- _EXERCISE_
Write the lines below out exactly, dropping each picture.

- _Source records_
>>

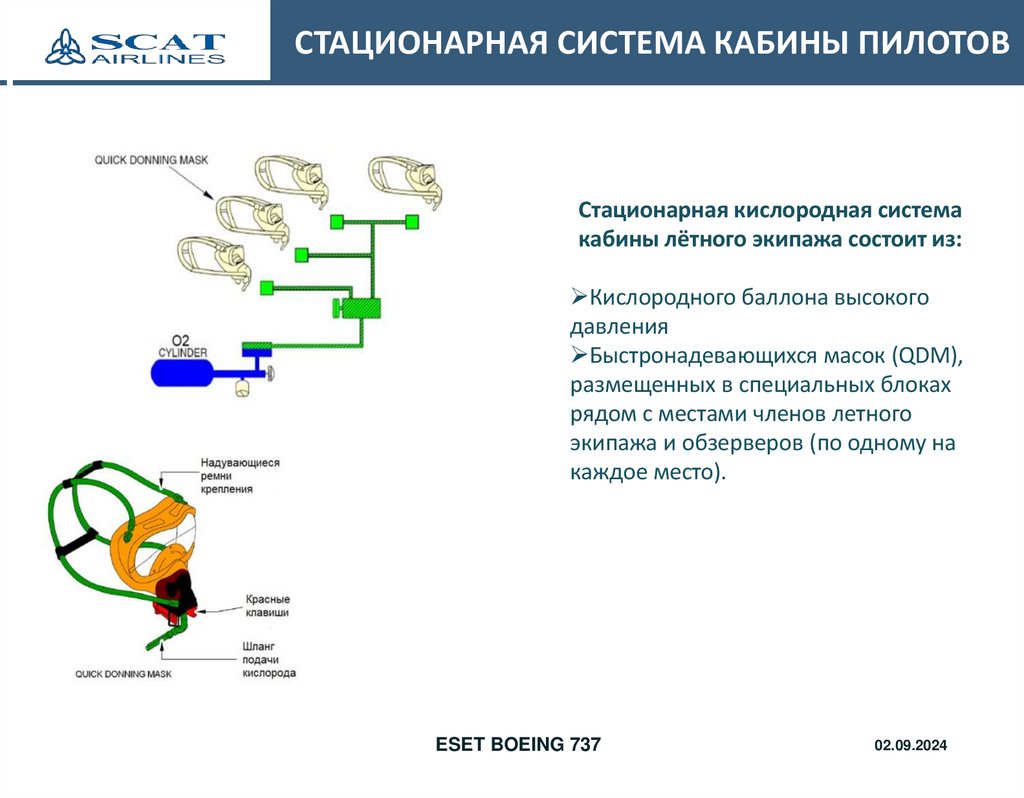 SCAT AIRLINES

СТАЦИОНАРНАЯ СИСТЕМА КАБИНЫ ПИЛОТОВ

QUICK DONNING MASK

O2 CYLINDER

Надувающиеся ремни крепления

Красные клавиши

Шланг подачи кислорода

QUICK DONNING MASK

Стационарная кислородная система кабины лётного экипажа состоит из:

➢Кислородного баллона высокого давления
➢Быстронадевающихся масок (QDM), размещенных в специальных блоках рядом с местами членов летного экипажа и обзерверов (по одному на каждое место).

ESET BOEING 737

02.09.2024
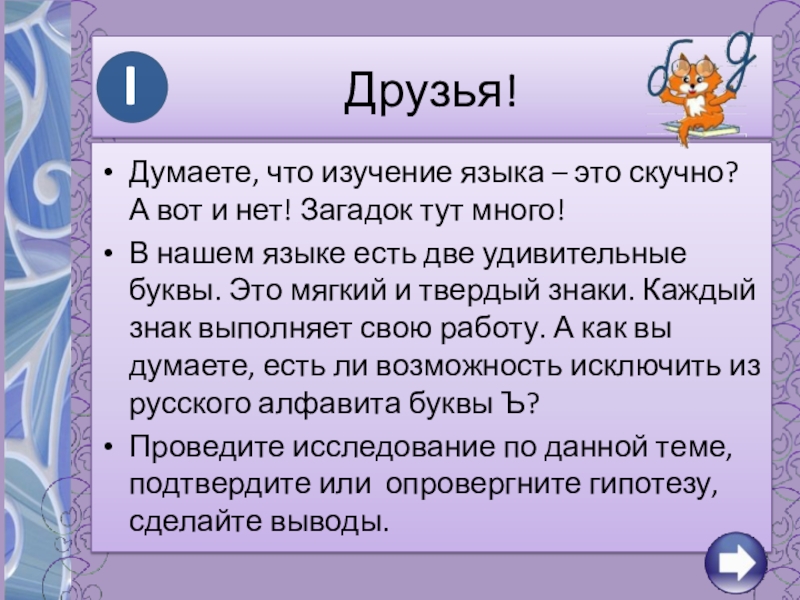 I

Друзья!

б д

• Думаете, что изучение языка – это скучно? А вот и нет! Загадок тут много!
• В нашем языке есть две удивительные буквы. Это мягкий и твердый знаки. Каждый знак выполняет свою работу. А как вы думаете, есть ли возможность исключить из русского алфавита буквы Ъ?
• Проведите исследование по данной теме, подтвердите или опровергните гипотезу, сделайте выводы.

<<

- _THE ANSWER_
 SCAT AIRLINES

СТАЦИОНАРНАЯ СИСТЕМА КАБИНЫ ПИЛОТОВ

QUICK DONNING MASK

O2 CYLINDER

Надувающиеся ремни крепления

Красные клавиши

Шланг подачи кислорода

QUICK DONNING MASK

Стационарная кислородная система кабины лётного экипажа состоит из:

➢Кислородного баллона высокого давления
➢Быстронадевающихся масок (QDM), размещенных в специальных блоках рядом с местами членов летного экипажа и обзерверов (по одному на каждое место).

ESET BOEING 737

02.09.2024
 I

Друзья!

б д

• Думаете, что изучение языка – это скучно? А вот и нет! Загадок тут много!
• В нашем языке есть две удивительные буквы. Это мягкий и твердый знаки. Каждый знак выполняет свою работу. А как вы думаете, есть ли возможность исключить из русского алфавита буквы Ъ?
• Проведите исследование по данной теме, подтвердите или опровергните гипотезу, сделайте выводы.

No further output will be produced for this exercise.